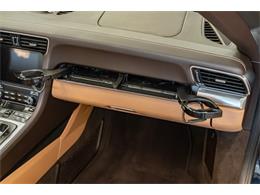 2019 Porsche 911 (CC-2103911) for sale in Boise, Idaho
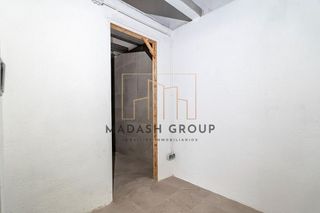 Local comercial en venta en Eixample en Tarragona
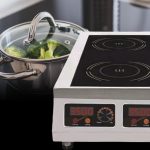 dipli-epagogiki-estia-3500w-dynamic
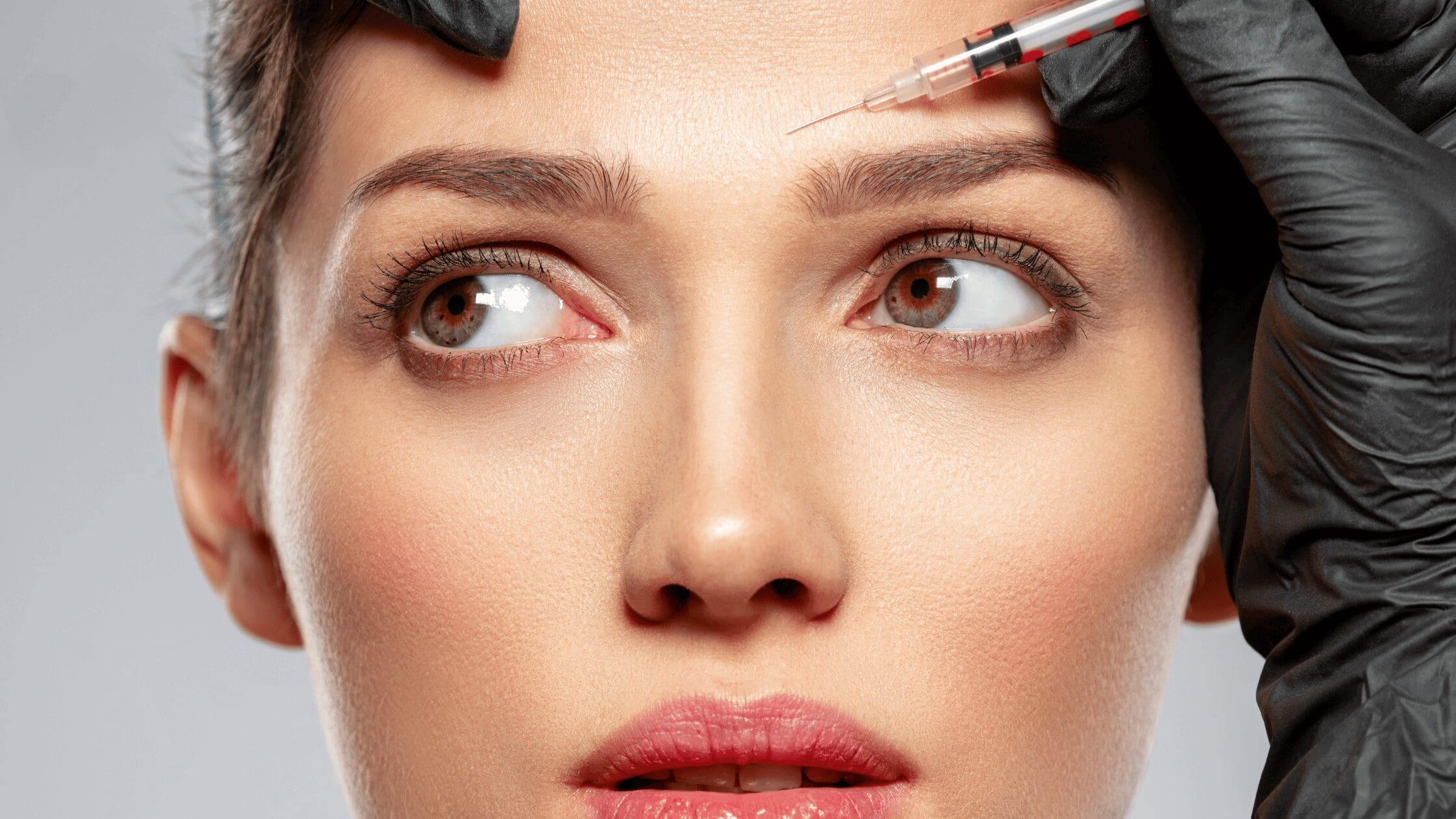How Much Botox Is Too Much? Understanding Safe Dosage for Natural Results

* * *

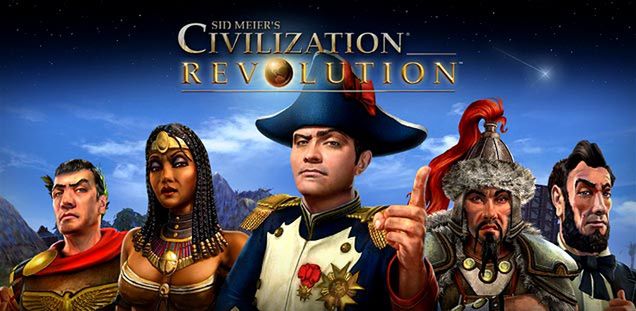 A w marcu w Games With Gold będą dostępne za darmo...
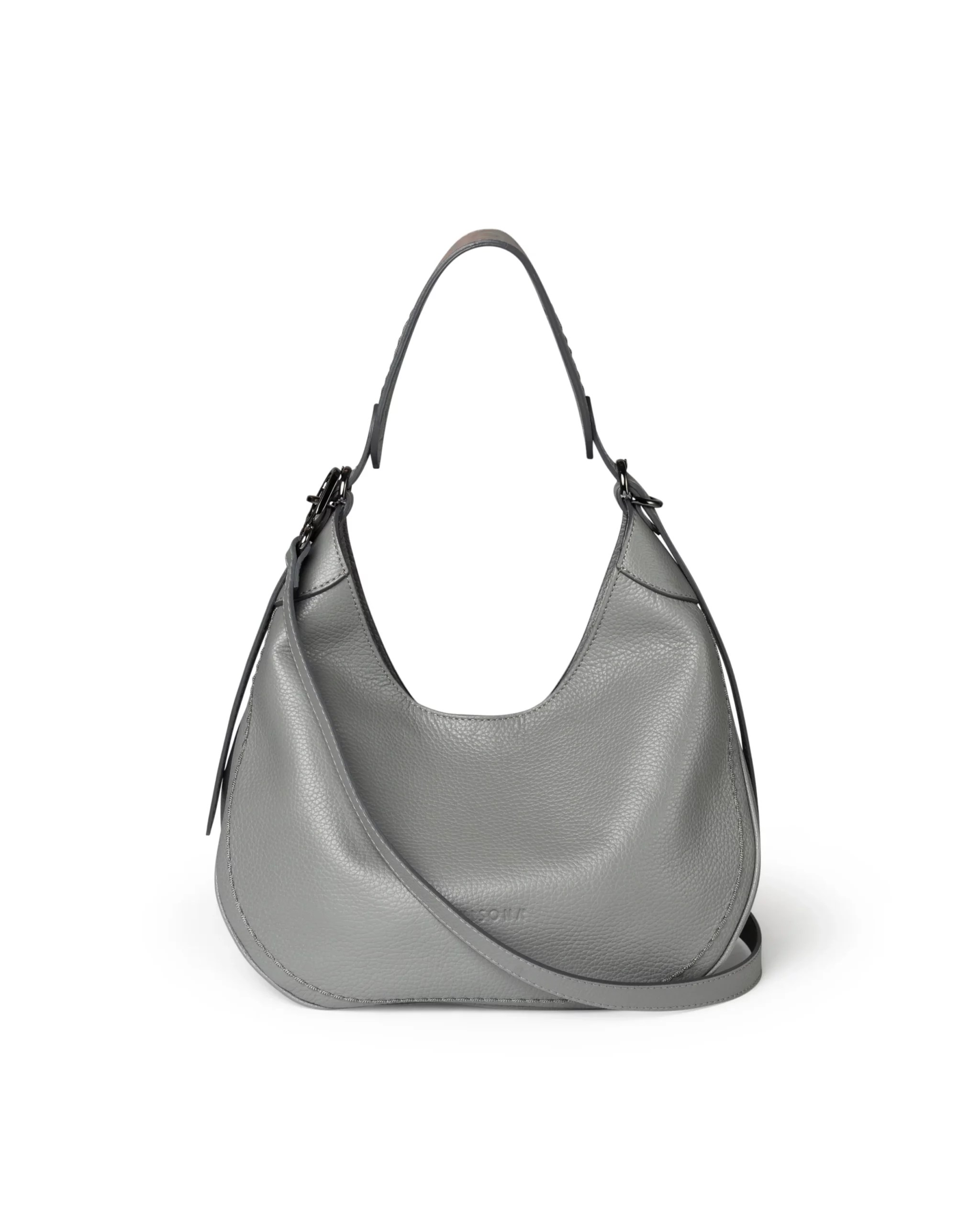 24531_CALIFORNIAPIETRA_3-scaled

= The problem =
Output the lines starting at the one containing "A w marcu w" and ending at the one containing "24531_CALIFORNIAPIETRA_3-scaled", inclusive, copying each caption word for word. Leave the pictures out.

= Answer =
 A w marcu w Games With Gold będą dostępne za darmo...
 24531_CALIFORNIAPIETRA_3-scaled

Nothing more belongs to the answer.